* Excerpts from a spatial dataset *
* * *

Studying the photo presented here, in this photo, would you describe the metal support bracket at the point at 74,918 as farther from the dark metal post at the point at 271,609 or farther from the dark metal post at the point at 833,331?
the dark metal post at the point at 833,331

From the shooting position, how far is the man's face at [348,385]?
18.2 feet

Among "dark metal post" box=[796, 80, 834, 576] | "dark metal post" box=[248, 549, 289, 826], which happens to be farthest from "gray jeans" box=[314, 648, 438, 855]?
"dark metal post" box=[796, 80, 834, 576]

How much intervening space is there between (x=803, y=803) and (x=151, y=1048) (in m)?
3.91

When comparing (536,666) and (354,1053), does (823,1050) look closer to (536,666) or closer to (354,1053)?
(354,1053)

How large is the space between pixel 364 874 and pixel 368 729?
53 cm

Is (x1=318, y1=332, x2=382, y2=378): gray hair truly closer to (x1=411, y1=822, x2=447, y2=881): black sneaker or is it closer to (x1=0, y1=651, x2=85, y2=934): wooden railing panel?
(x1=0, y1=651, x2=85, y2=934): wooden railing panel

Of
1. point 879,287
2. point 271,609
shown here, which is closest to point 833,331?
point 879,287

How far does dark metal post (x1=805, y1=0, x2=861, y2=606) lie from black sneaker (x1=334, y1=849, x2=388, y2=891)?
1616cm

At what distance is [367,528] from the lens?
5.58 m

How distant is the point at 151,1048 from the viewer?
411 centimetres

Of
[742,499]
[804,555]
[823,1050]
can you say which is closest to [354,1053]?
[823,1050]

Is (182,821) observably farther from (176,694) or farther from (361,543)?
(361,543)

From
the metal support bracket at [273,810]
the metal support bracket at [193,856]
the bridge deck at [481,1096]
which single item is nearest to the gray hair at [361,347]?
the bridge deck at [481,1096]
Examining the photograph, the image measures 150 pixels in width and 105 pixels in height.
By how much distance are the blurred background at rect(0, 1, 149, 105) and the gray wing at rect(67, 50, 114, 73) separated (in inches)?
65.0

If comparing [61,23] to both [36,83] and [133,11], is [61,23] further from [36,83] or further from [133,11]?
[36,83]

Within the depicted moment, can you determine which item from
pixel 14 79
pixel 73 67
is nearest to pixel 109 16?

* * *

Reproduce the entire listing above word for word, from its first line through its last.

* Solution below *
Studying the photo presented here, in this photo, would you describe the metal support bracket at the point at 74,918 as farther from the dark metal post at the point at 271,609 or farther from the dark metal post at the point at 833,331?
the dark metal post at the point at 833,331

From the shooting position, how far is the man's face at [348,385]?
18.2 feet

Among "dark metal post" box=[796, 80, 834, 576] | "dark metal post" box=[248, 549, 289, 826], which happens to be farthest from "gray jeans" box=[314, 648, 438, 855]?
"dark metal post" box=[796, 80, 834, 576]

How much intervening space is there between (x=803, y=803) and (x=151, y=1048) (in m)?
3.91

When comparing (536,666) and (354,1053), does (823,1050) look closer to (536,666) or closer to (354,1053)?
(354,1053)

How large is the space between pixel 364 874 and pixel 368 729?
53 cm

Is (x1=318, y1=332, x2=382, y2=378): gray hair truly closer to (x1=411, y1=822, x2=447, y2=881): black sneaker or is it closer to (x1=0, y1=651, x2=85, y2=934): wooden railing panel?
(x1=0, y1=651, x2=85, y2=934): wooden railing panel

Of
1. point 879,287
2. point 271,609
shown here, which is closest to point 833,331?
point 879,287

How far does dark metal post (x1=805, y1=0, x2=861, y2=606) lie from black sneaker (x1=334, y1=849, x2=388, y2=891)?
1616cm

At what distance is [367,528] from the lens?
5.58 m

How distant is the point at 151,1048 from the viewer?
411 centimetres

Of
[742,499]
[804,555]
[823,1050]
can you say which is closest to [354,1053]?
[823,1050]

Is (182,821) observably farther from (176,694) or farther from (361,543)?
(361,543)

From
the metal support bracket at [273,810]
the metal support bracket at [193,856]
the bridge deck at [481,1096]
which single item is nearest to the gray hair at [361,347]?
the bridge deck at [481,1096]
Examining the photograph, the image measures 150 pixels in width and 105 pixels in height.
By how much distance are the blurred background at rect(0, 1, 149, 105) and the gray wing at rect(67, 50, 114, 73) separated (in inches)?
65.0

If comparing [61,23] to both [36,83] and [133,11], is [61,23] further from [36,83] or further from [133,11]?
[36,83]

Within the depicted moment, can you determine which item from
pixel 14 79
pixel 73 67
is nearest to pixel 109 16?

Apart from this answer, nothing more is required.